Dataset entries
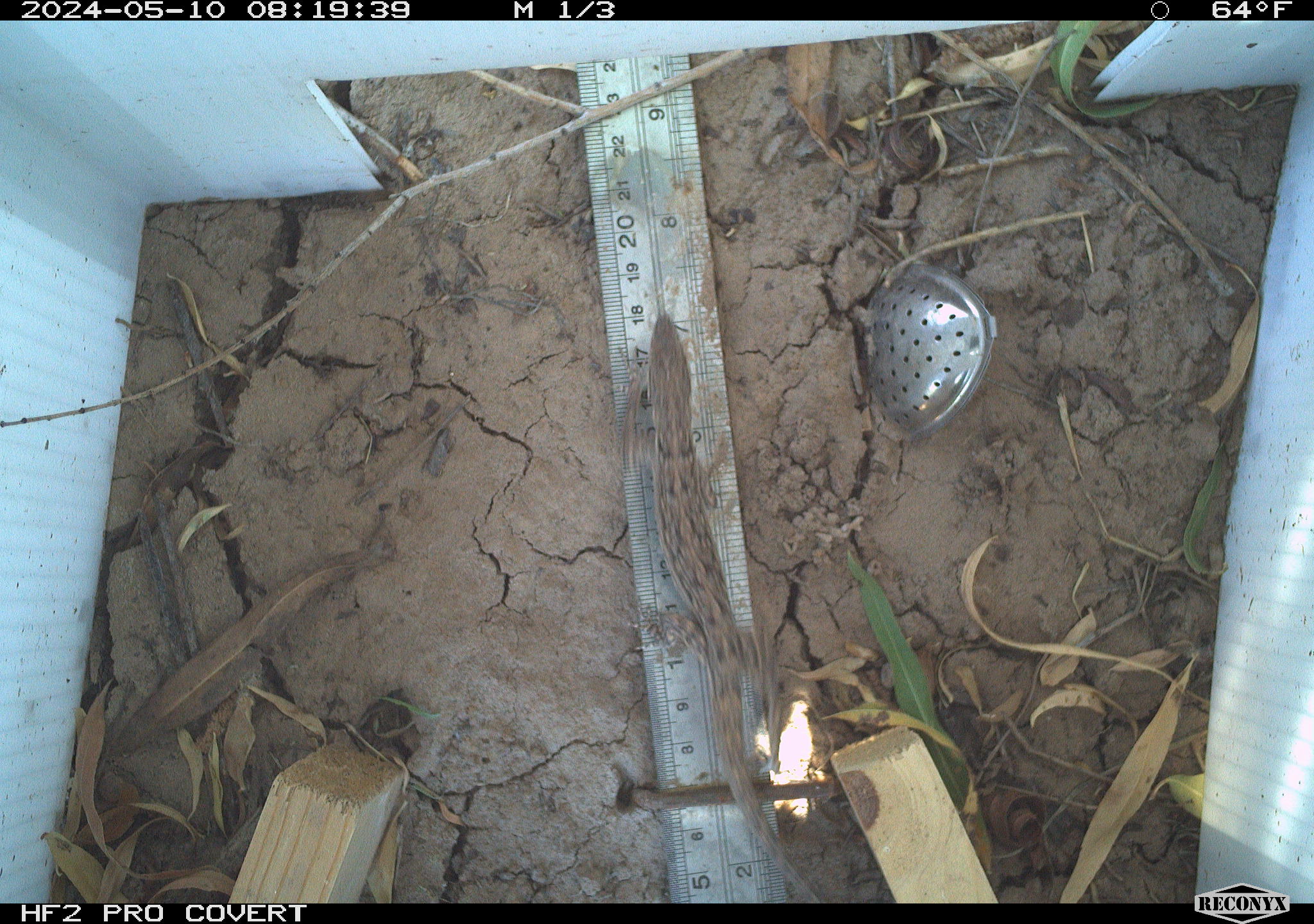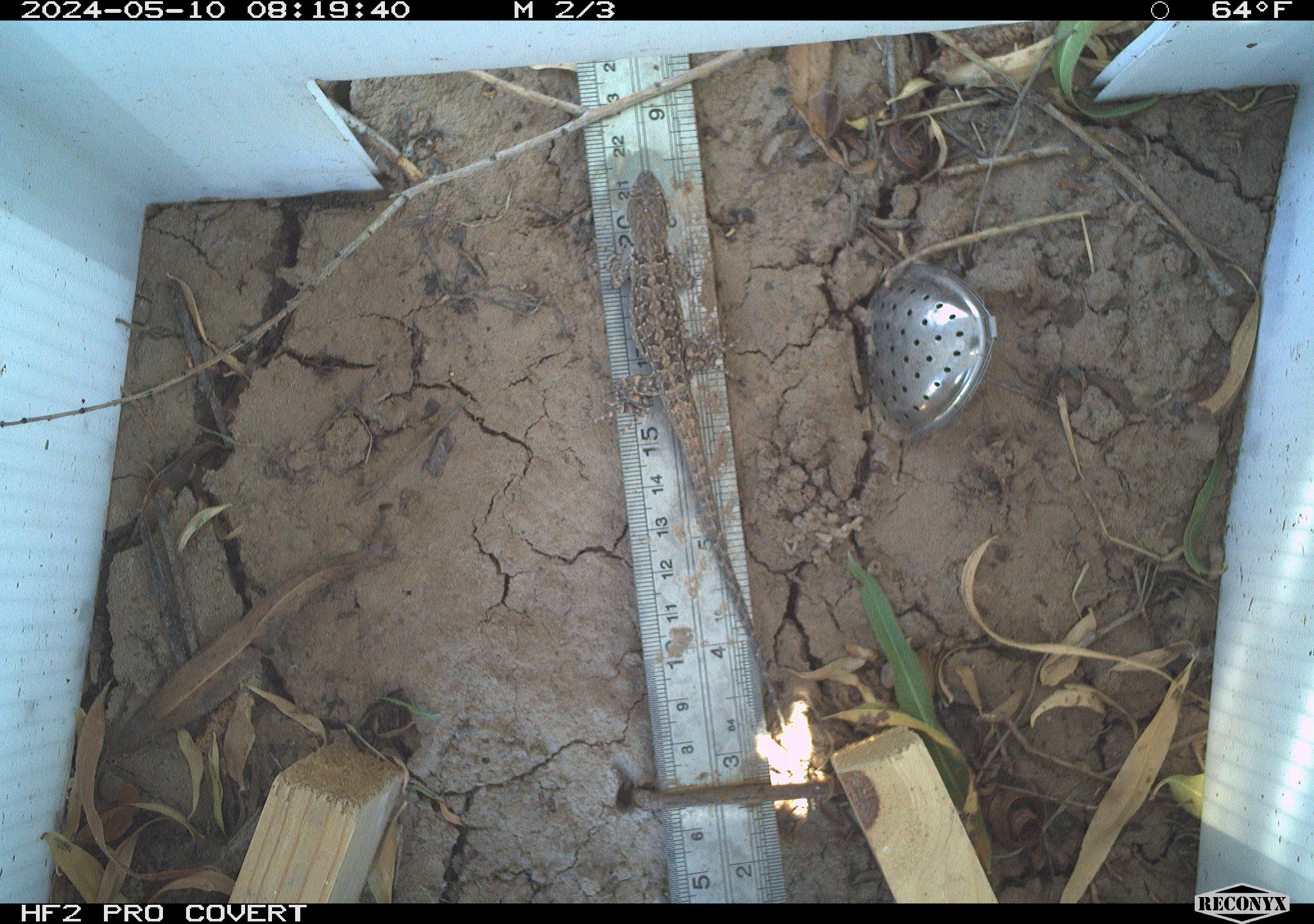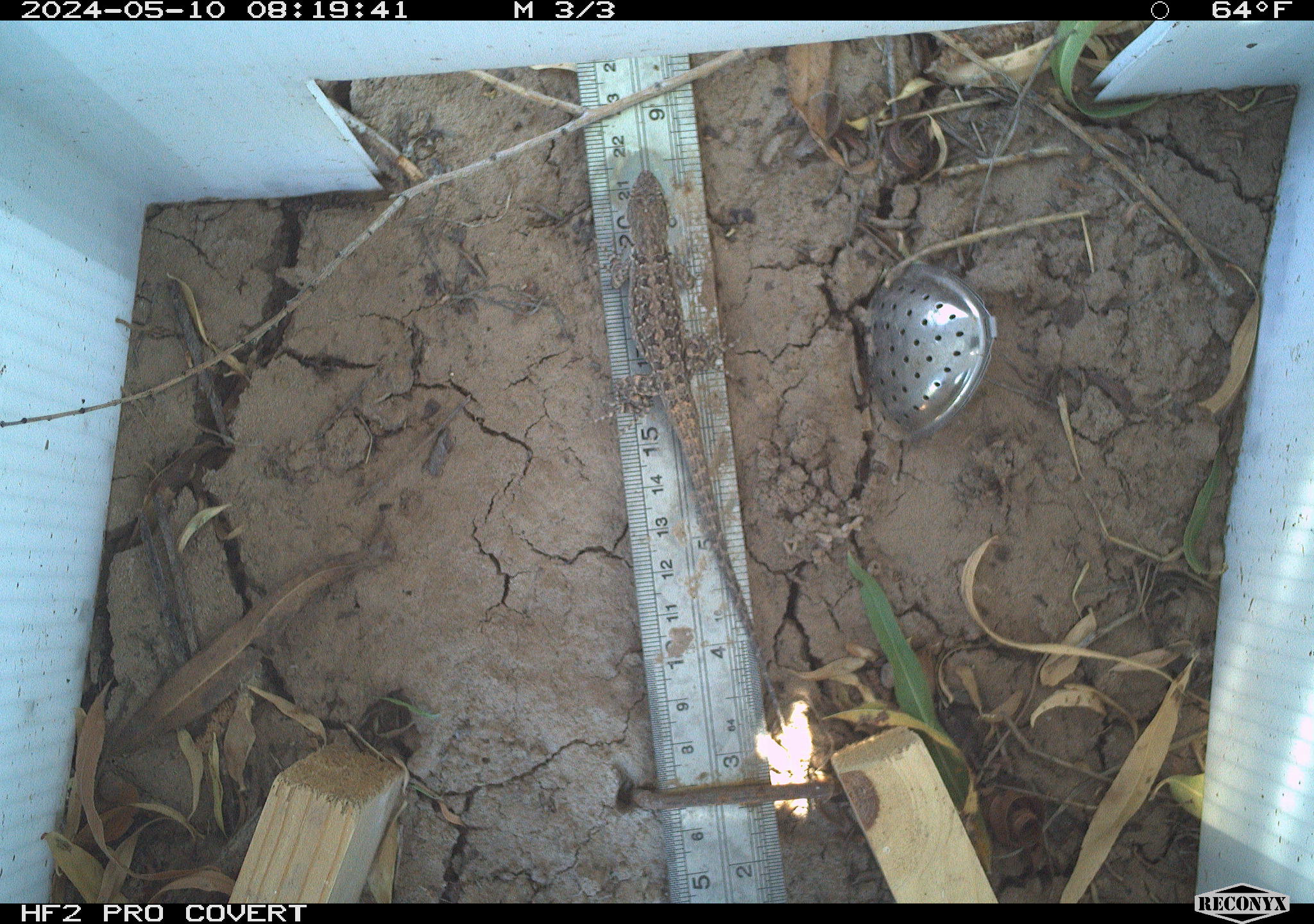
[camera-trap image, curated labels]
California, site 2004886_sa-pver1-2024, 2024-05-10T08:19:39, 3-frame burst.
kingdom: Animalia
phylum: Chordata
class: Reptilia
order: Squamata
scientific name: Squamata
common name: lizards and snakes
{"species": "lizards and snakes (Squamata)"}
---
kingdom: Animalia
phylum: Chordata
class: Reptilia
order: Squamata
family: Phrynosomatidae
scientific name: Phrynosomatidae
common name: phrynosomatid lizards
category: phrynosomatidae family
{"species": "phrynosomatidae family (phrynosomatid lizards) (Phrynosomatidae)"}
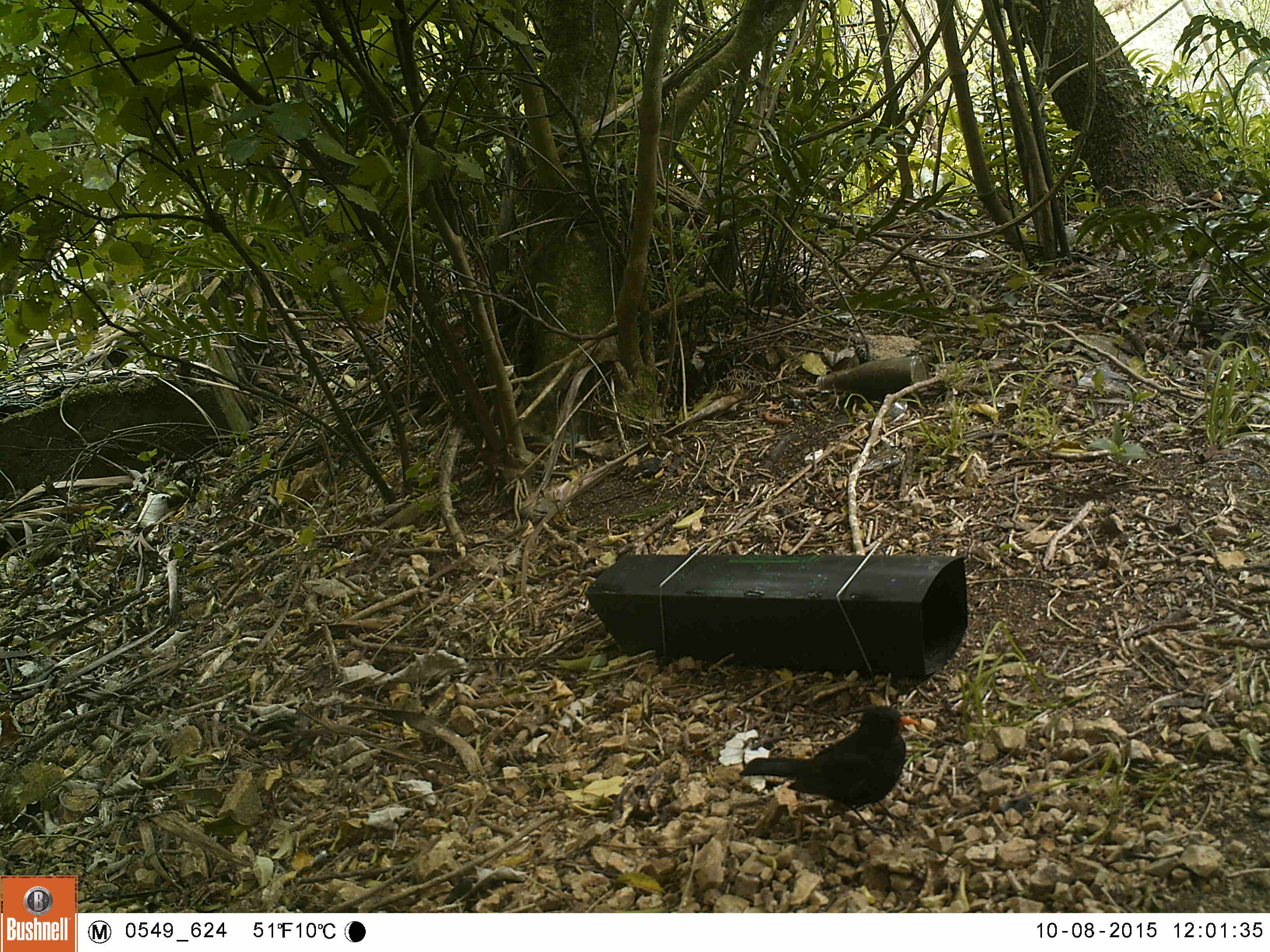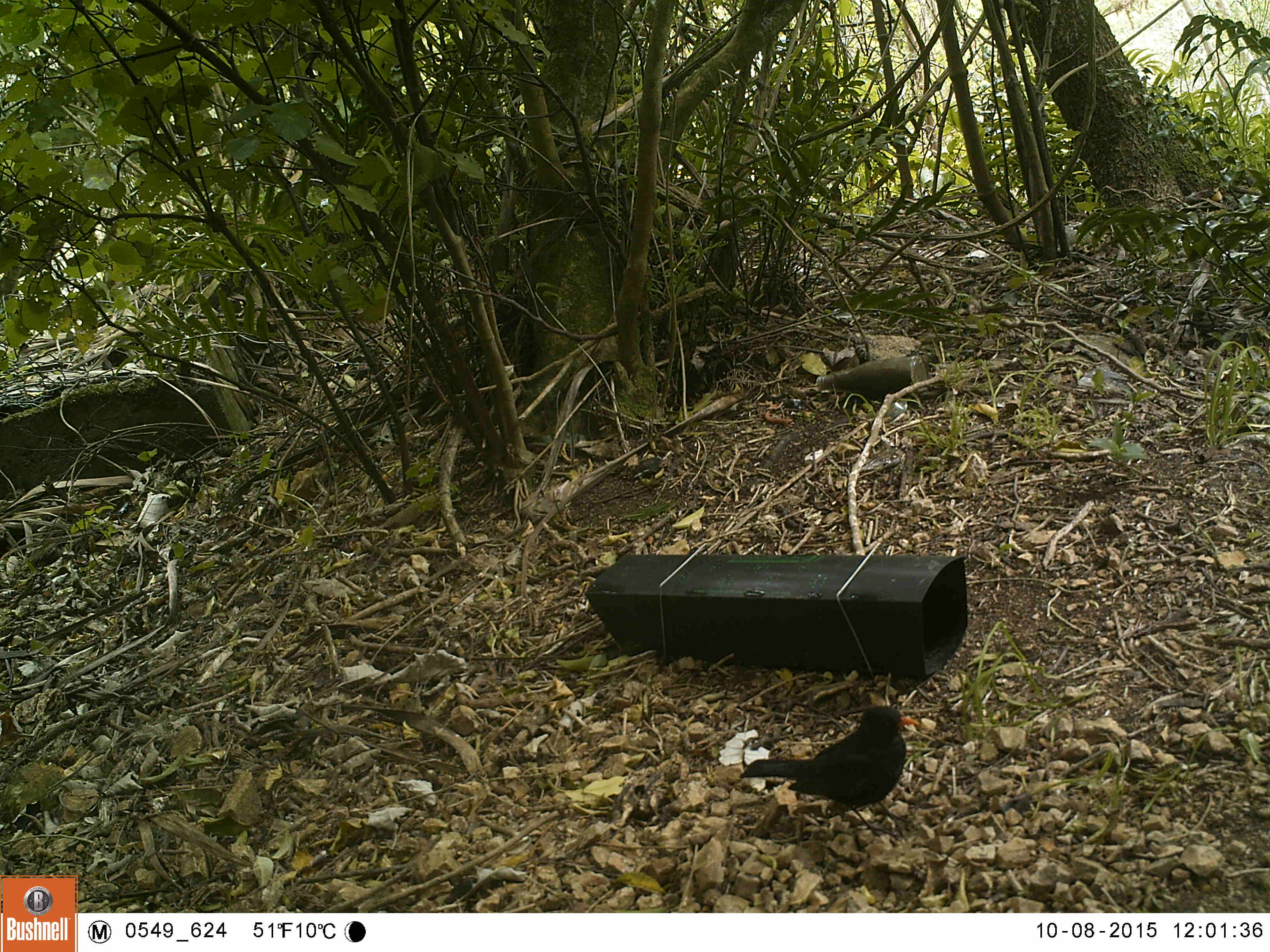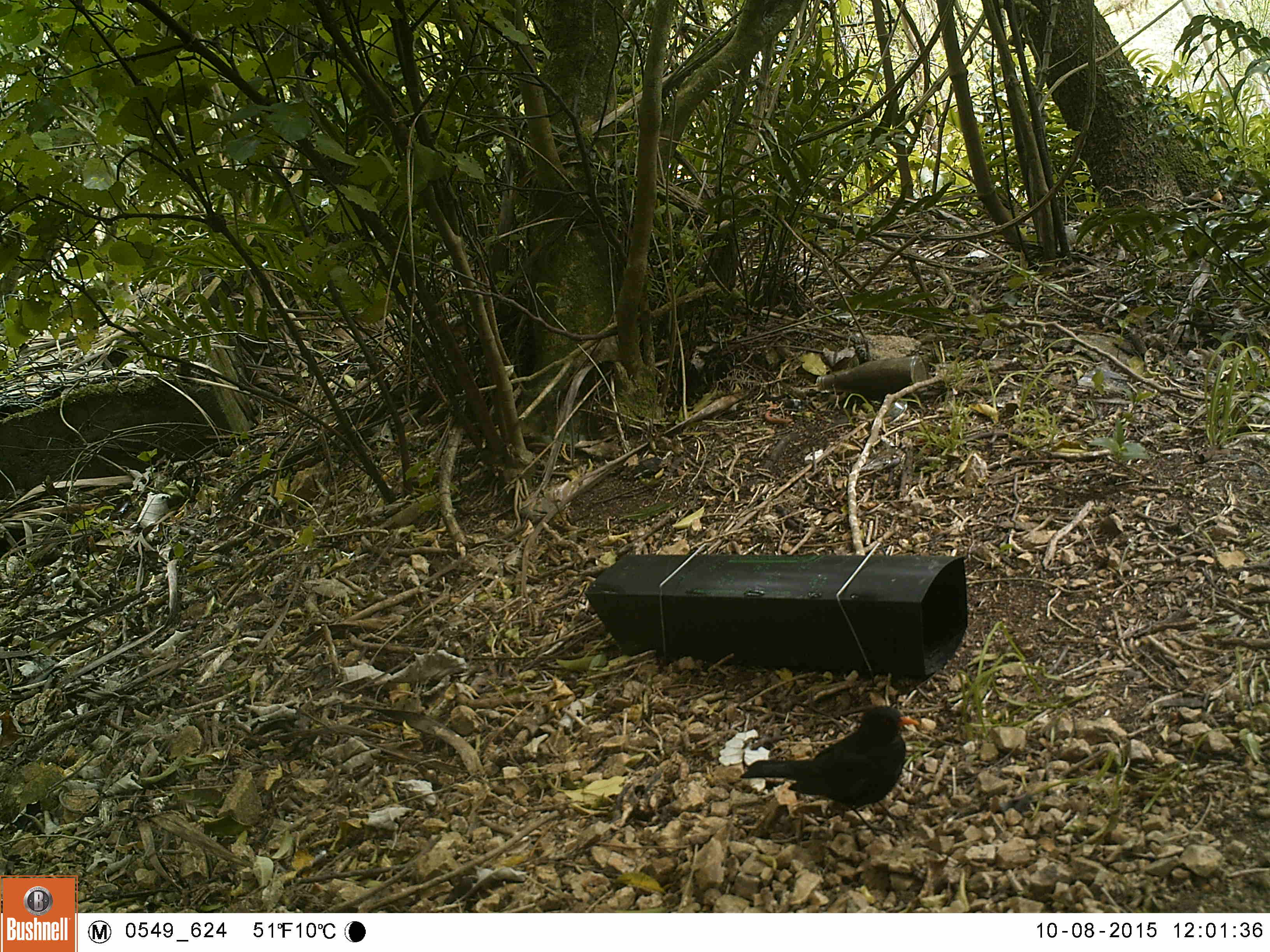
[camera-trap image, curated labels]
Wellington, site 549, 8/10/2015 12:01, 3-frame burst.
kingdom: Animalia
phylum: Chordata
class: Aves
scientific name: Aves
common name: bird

TASK TO CARRY OUT
Exactly as they appear above, give the records again, without their pictures.

RESPONSE
[camera-trap image, curated labels]
California, site 2004886_sa-pver1-2024, 2024-05-10T08:19:39, 3-frame burst.
kingdom: Animalia
phylum: Chordata
class: Reptilia
order: Squamata
scientific name: Squamata
common name: lizards and snakes
{"species": "lizards and snakes (Squamata)"}
---
kingdom: Animalia
phylum: Chordata
class: Reptilia
order: Squamata
family: Phrynosomatidae
scientific name: Phrynosomatidae
common name: phrynosomatid lizards
category: phrynosomatidae family
{"species": "phrynosomatidae family (phrynosomatid lizards) (Phrynosomatidae)"}
[camera-trap image, curated labels]
Wellington, site 549, 8/10/2015 12:01, 3-frame burst.
kingdom: Animalia
phylum: Chordata
class: Aves
scientific name: Aves
common name: bird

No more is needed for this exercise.